Il ajoute que « cest accident ne pourroit estre si monstrueux s’il estoit véritable comme ce que ceux qui se sont appelez Reformez, Evangélistes et Puritains, ont non seulement tolleré, mais estably, voire forcé aucunes reynes et princesses de se dire et publier chef de l’Église en leurs Estats et Seigneuries, disposant des choses pies et sainctes, et des charges ecclésiastiques à leur appétit et volonté 61. »
En second lieu, l’on peut répliquer qu’il n’y a nulle apparence que Rome ait défendu de faire mention d’un évènement aussi public et aussi extraordinaire que celui-là. Un tel ordré eût été bien inutile, on ne commet point ainsi son autorité par des défenses qui ne sont point de nature à être observées, et qui excitent plutôt le désir de parler, qu’elles ne ferment la bouche 62.

CONSIGNE – Réécrivez plus brièvement, s'il vous plaît, le paragraphe de l'extrait qui commence par « En second lieu », en conservant ses idées principales.

ITEMS PRÉSENTÉS –
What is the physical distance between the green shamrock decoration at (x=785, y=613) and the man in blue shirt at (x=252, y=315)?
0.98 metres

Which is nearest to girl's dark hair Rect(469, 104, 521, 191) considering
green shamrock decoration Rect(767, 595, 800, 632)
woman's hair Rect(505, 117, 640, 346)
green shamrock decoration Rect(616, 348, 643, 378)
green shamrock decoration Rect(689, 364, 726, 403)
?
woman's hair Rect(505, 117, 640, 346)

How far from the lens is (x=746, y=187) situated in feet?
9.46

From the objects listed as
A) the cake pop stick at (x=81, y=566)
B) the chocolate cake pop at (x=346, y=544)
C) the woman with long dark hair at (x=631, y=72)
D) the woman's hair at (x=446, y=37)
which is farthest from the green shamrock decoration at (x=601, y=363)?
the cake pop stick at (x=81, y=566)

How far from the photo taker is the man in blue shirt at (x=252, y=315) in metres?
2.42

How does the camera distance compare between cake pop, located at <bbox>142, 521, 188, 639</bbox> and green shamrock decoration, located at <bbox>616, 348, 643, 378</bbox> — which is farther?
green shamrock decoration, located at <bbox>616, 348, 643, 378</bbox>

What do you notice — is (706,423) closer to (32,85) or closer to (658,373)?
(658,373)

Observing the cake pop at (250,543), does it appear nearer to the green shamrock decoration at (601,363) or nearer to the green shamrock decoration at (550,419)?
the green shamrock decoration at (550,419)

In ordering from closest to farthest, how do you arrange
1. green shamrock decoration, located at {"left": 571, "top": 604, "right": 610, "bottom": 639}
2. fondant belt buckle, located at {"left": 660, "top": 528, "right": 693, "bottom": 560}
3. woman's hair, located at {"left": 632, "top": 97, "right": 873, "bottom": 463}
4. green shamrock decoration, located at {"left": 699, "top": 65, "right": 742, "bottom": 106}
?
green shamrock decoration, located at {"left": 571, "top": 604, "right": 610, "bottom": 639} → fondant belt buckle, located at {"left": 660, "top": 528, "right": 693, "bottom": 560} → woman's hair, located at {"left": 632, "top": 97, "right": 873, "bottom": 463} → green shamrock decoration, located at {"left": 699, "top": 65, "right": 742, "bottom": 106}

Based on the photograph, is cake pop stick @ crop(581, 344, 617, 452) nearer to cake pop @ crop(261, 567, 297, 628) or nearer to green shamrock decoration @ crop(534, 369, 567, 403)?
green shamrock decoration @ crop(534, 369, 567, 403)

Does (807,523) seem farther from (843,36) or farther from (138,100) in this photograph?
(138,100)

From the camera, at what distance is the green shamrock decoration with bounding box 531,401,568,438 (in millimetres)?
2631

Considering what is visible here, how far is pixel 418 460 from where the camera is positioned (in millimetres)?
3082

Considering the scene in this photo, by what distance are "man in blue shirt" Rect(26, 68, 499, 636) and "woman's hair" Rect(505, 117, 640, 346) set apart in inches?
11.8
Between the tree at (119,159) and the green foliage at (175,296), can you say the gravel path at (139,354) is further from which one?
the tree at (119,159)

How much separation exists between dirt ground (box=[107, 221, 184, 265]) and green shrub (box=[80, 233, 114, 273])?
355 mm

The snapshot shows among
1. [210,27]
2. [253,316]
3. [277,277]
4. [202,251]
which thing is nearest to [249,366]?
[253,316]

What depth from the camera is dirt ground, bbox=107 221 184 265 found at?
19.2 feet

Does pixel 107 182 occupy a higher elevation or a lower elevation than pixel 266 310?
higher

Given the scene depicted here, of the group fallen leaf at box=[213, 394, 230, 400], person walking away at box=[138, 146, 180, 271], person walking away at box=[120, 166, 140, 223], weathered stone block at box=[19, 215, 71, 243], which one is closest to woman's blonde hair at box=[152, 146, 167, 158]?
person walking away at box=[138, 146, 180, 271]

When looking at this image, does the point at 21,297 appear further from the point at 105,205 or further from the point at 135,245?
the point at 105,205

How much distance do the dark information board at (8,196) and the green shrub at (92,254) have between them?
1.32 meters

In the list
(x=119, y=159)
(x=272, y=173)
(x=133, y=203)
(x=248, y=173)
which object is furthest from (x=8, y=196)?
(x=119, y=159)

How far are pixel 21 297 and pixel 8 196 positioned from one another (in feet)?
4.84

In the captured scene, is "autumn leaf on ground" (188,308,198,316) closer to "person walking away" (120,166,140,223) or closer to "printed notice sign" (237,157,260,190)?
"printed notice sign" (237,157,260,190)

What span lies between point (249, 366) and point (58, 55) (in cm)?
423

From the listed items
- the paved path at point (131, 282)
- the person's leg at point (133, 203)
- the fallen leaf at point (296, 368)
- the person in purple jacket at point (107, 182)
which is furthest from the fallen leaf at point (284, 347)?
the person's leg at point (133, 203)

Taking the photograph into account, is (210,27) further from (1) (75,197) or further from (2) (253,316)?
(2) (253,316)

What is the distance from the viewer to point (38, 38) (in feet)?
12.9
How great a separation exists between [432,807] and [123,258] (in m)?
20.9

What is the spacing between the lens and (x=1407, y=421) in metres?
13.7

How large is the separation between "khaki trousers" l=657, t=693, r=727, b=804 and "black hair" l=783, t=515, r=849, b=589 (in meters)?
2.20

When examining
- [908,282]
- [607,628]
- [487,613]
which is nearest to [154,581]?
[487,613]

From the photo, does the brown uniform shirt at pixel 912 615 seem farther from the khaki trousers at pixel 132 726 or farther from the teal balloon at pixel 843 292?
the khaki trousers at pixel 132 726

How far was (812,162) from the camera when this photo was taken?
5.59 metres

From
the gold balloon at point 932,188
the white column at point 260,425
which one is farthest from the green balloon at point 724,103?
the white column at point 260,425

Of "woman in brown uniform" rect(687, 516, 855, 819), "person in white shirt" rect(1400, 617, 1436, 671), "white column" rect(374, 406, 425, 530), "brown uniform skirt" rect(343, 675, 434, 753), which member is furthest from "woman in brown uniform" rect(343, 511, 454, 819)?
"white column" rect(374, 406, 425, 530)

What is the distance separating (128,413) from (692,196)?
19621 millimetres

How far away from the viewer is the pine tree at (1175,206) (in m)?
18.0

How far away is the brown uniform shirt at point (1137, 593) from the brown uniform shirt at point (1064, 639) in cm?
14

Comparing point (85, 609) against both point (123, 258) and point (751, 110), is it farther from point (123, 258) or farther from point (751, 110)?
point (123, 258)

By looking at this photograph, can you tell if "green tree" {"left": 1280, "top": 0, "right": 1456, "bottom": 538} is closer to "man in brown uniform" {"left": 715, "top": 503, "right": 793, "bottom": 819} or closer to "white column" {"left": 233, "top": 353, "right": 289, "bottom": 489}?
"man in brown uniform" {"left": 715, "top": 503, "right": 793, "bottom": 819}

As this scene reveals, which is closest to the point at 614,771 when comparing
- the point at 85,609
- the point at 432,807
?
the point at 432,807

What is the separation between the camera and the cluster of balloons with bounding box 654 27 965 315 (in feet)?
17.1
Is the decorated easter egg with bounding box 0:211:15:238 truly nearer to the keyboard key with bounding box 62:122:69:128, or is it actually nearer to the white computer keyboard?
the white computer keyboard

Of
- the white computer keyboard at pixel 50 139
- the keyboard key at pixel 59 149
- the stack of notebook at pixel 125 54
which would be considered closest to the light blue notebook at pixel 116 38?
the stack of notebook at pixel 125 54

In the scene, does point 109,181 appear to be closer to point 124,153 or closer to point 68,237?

CORRIGÉ – On peut aussi objecter qu'il est invraisemblable que Rome ait interdit de mentionner un évènement aussi public et aussi extraordinaire. Une telle interdiction aurait été inutile : une autorité ne se compromet pas par des défenses impossibles à faire respecter, qui donnent plutôt envie de parler qu'elles n'imposent le silence.